Kızılaslan Fatih, Michael Swanson David, Vitelli Valeria
Oslo Centre for Biostatistics and Epidemiology, Department of Biostatistics, University of Oslo, Norway.
Department of Biostatistics, The University of Texas MD Anderson Cancer Center, Houston, TX, USA.
Stat Methods Med Res. 2025 Jun;34(6):1192-1218. doi: 10.1177/09622802251327687. Epub 2025 Mar 31.
A novel mixture cure frailty model is introduced for handling censored survival data. Mixture cure models are preferable when the existence of a cured fraction among patients can be assumed. However, such models are heavily underexplored: frailty structures within cure models remain largely undeveloped, and furthermore, most existing methods do not work for high-dimensional datasets, when the number of predictors is significantly larger than the number of observations. In this study, we introduce a novel extension of the Weibull mixture cure model that incorporates a frailty component, employed to model an underlying latent population heterogeneity with respect to the outcome risk. Additionally, high-dimensional covariates are integrated into both the cure rate and survival part of the model, providing a comprehensive approach to employ the model in the context of high-dimensional omics data. We also perform variable selection via an adaptive elastic-net penalization, and propose a novel approach to inference using the expectation-maximization (EM) algorithm. Extensive simulation studies are conducted across various scenarios to demonstrate the performance of the model, and results indicate that our proposed method outperforms competitor models. We apply the novel approach to analyze RNAseq gene expression data from bulk breast cancer patients included in The Cancer Genome Atlas (TCGA) database.
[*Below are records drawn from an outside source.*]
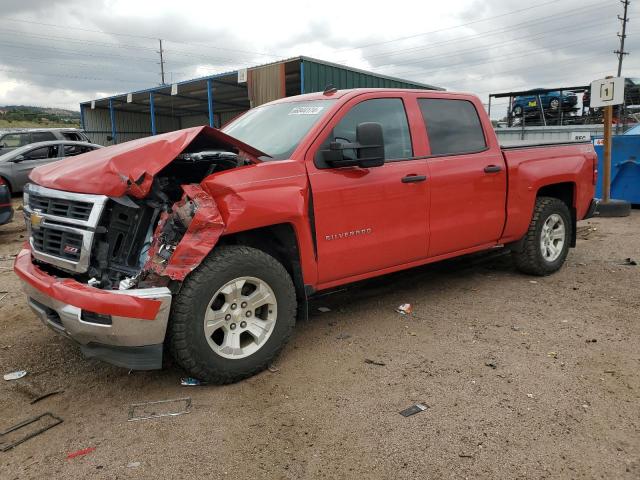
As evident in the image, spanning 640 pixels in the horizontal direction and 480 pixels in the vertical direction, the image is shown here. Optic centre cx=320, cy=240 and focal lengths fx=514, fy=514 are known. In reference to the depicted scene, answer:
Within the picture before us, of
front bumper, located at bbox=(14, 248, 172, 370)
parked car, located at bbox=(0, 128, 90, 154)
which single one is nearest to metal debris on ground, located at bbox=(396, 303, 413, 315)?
front bumper, located at bbox=(14, 248, 172, 370)

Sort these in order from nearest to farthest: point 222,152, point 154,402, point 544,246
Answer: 1. point 154,402
2. point 222,152
3. point 544,246

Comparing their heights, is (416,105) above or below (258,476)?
above

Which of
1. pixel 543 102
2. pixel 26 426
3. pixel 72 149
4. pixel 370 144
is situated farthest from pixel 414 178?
pixel 543 102

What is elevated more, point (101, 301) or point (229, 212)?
point (229, 212)

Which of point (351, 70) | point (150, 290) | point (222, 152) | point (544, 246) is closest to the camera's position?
point (150, 290)

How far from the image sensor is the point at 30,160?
12773mm

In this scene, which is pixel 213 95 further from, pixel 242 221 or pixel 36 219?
pixel 242 221

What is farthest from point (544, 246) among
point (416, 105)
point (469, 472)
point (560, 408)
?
point (469, 472)

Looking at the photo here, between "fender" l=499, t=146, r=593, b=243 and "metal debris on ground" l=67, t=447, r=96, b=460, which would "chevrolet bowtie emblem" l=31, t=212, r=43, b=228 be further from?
"fender" l=499, t=146, r=593, b=243

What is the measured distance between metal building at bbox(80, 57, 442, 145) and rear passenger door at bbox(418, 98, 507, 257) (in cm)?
1116

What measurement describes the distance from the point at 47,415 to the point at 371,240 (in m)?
2.44

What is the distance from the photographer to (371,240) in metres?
3.96

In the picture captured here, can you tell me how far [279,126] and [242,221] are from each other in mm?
1219

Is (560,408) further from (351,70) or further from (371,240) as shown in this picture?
(351,70)
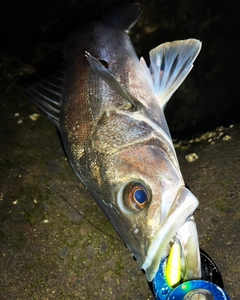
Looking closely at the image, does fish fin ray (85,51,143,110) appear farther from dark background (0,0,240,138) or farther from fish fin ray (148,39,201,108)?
dark background (0,0,240,138)

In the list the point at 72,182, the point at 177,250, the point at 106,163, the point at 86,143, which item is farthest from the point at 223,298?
the point at 72,182

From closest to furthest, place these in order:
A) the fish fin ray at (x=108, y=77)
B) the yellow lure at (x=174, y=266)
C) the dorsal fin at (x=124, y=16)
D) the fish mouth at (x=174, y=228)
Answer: the fish mouth at (x=174, y=228)
the yellow lure at (x=174, y=266)
the fish fin ray at (x=108, y=77)
the dorsal fin at (x=124, y=16)

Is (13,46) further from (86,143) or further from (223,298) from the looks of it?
(223,298)

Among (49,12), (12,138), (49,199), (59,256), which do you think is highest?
(49,12)

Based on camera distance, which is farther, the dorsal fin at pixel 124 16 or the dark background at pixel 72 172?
the dorsal fin at pixel 124 16

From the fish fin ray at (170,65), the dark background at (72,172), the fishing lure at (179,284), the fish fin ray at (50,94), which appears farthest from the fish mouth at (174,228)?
the fish fin ray at (50,94)

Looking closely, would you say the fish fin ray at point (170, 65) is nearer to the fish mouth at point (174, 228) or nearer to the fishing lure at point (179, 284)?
the fish mouth at point (174, 228)

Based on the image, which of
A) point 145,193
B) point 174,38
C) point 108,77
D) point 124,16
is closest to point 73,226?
point 145,193
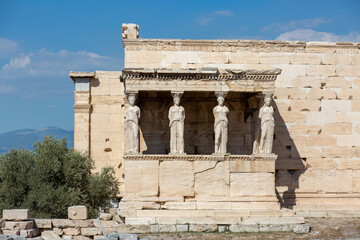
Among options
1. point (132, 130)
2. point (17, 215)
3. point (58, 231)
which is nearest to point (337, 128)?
point (132, 130)

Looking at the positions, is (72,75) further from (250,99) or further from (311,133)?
(311,133)

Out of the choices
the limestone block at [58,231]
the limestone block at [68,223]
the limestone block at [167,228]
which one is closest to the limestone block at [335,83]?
the limestone block at [167,228]

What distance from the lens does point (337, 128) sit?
51.7ft

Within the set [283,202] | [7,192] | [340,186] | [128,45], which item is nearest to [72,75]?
[128,45]

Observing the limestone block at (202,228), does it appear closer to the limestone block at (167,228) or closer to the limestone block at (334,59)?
the limestone block at (167,228)

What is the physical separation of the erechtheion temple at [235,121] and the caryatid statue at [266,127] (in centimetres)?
2

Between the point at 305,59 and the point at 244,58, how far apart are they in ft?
5.91

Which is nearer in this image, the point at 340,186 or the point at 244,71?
the point at 244,71

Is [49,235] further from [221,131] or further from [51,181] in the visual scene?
[221,131]

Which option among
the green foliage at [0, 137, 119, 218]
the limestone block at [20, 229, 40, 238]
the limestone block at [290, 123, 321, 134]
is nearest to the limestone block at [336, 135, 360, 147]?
the limestone block at [290, 123, 321, 134]

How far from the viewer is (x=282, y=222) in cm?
1266

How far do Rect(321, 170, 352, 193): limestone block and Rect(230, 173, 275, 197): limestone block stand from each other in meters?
2.93

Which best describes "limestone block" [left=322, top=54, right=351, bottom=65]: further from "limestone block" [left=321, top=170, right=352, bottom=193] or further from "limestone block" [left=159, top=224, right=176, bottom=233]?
"limestone block" [left=159, top=224, right=176, bottom=233]

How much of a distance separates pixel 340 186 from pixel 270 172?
3273 mm
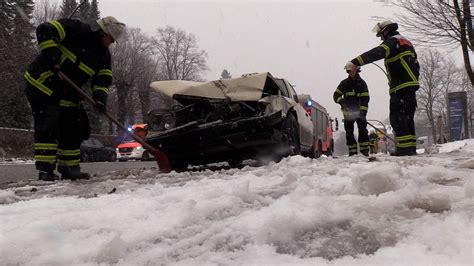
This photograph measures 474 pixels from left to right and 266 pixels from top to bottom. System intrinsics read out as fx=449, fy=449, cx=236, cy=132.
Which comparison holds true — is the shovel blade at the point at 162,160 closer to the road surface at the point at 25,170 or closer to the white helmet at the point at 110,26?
the road surface at the point at 25,170

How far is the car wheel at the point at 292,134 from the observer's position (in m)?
6.55

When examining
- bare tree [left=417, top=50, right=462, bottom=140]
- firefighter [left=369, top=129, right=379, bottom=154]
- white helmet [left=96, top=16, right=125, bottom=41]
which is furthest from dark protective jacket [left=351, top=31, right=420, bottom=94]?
bare tree [left=417, top=50, right=462, bottom=140]

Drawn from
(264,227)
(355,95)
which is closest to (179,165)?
(355,95)

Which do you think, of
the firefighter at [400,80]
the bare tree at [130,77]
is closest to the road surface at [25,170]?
the firefighter at [400,80]

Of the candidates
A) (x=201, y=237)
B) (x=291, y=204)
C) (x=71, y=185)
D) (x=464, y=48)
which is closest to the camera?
(x=201, y=237)

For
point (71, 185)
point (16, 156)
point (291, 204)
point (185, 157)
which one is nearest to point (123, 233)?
point (291, 204)

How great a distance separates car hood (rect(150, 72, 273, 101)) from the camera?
604cm

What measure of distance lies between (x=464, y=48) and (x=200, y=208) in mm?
13701

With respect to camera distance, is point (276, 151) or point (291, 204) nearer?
point (291, 204)

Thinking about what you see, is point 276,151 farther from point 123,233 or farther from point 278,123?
point 123,233

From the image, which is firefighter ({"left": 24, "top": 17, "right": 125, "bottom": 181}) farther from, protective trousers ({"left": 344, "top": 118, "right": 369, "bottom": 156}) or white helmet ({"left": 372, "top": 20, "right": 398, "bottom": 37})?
protective trousers ({"left": 344, "top": 118, "right": 369, "bottom": 156})

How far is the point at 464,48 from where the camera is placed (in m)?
13.7

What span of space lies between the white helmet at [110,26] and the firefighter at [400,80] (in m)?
3.22

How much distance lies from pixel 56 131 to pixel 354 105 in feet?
18.6
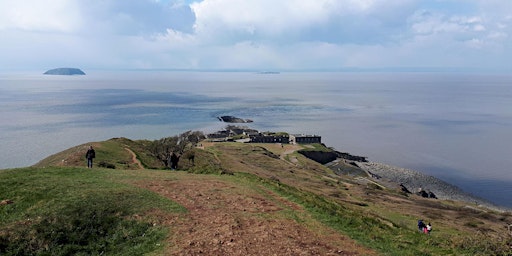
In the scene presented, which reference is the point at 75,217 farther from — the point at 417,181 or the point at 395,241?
the point at 417,181

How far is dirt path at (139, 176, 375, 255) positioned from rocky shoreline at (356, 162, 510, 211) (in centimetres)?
5238

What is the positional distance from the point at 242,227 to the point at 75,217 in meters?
6.37

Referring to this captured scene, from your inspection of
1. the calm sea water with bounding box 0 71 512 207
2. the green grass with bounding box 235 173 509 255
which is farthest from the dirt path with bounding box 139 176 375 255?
the calm sea water with bounding box 0 71 512 207

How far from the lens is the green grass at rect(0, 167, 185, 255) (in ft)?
45.5

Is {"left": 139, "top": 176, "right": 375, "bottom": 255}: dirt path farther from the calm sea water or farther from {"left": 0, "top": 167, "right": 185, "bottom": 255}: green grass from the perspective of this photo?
the calm sea water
A set of prognostic biomarkers is then derived from selected genes, and subsequently validated via both functional enrichment analysis and comparison to the existing biological literature. Finally, a prognostic risk score index based on the identified biomarkers is proposed and validated by exploring the patients' survival.
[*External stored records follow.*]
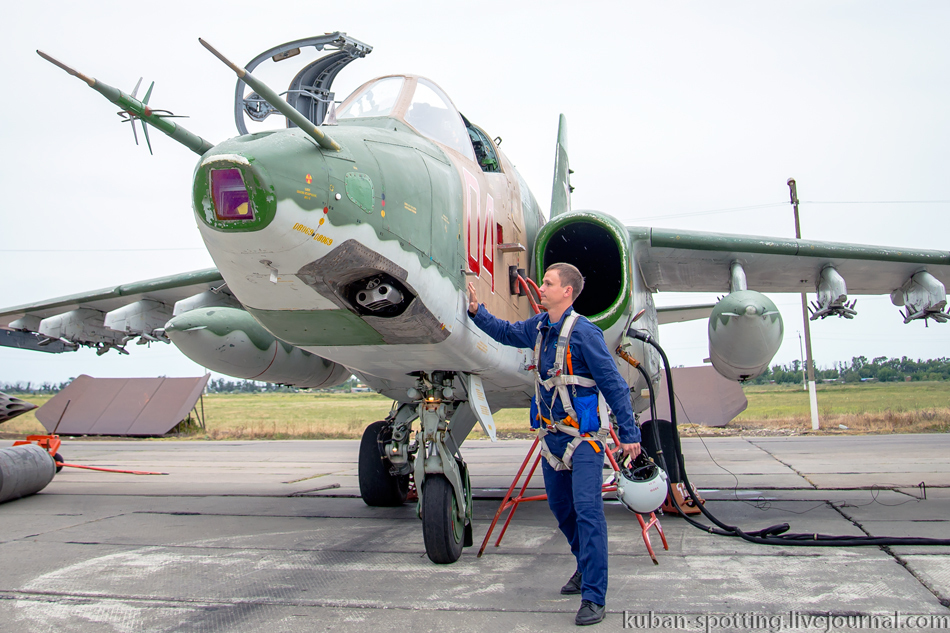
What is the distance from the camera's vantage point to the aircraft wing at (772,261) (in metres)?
6.82

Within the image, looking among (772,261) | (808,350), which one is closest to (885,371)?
(808,350)

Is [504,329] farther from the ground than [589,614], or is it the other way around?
[504,329]

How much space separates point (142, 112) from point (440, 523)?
304 centimetres

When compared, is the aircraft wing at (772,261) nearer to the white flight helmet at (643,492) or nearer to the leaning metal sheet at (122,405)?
the white flight helmet at (643,492)

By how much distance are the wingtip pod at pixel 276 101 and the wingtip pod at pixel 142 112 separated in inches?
36.5

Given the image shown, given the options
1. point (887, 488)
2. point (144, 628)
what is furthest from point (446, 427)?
point (887, 488)

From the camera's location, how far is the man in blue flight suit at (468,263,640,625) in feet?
10.6

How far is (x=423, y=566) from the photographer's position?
436 cm

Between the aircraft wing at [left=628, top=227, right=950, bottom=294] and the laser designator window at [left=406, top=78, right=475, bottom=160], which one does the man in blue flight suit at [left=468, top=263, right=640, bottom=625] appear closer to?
the laser designator window at [left=406, top=78, right=475, bottom=160]

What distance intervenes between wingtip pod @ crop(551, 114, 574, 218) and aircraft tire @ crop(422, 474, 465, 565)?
5891 millimetres

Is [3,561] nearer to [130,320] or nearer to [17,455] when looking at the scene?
[17,455]

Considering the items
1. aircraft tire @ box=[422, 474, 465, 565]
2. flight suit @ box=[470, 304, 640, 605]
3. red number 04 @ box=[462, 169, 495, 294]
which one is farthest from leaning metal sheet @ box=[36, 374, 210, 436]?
flight suit @ box=[470, 304, 640, 605]

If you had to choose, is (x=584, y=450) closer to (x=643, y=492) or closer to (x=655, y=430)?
(x=643, y=492)

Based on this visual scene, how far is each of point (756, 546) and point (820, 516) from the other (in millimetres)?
1482
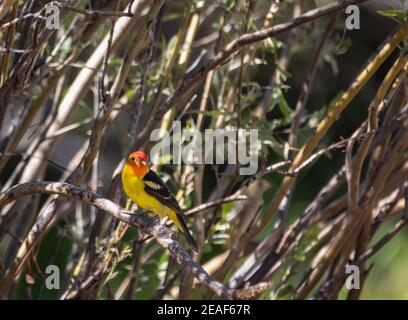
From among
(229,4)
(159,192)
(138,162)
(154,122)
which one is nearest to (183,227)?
(159,192)

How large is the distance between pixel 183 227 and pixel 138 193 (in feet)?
0.90

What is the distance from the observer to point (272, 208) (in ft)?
13.6

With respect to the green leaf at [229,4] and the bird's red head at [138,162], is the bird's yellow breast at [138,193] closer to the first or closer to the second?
the bird's red head at [138,162]

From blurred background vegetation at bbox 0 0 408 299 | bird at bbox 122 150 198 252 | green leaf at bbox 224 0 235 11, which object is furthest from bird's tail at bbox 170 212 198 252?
green leaf at bbox 224 0 235 11

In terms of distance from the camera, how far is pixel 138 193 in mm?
3795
我们引入了一种新型混合治愈脆弱模型来处理删失生存数据。当假定患者中存在治愈比例时,混合治愈模型是更可取的。然而,此类模型的研究严重不足:治愈模型中的脆弱结构在很大程度上仍未得到充分发展,此外,当预测变量的数量显著大于观测值的数量时,大多数现有方法不适用于高维数据集。在本研究中,我们引入了威布尔混合治愈模型的一种新型扩展,该扩展纳入了一个脆弱成分,用于对潜在的潜在总体异质性进行建模,以评估结局风险。此外,高维协变量被整合到模型的治愈率和生存部分,提供了一种在高维组学数据背景下应用该模型的综合方法。我们还通过自适应弹性网惩罚进行变量选择,并提出了一种使用期望最大化(EM)算法进行推断的新方法。我们在各种场景下进行了广泛的模拟研究,以证明该模型的性能,结果表明我们提出的方法优于竞争模型。我们应用这种新方法分析了来自癌症基因组图谱(TCGA)数据库中大量乳腺癌患者的RNAseq基因表达数据。然后从选定的基因中得出一组预后生物标志物,并通过功能富集分析和与现有生物学文献的比较进行验证。最后,基于已识别的生物标志物提出了一个预后风险评分指数,并通过探索患者的生存情况进行验证。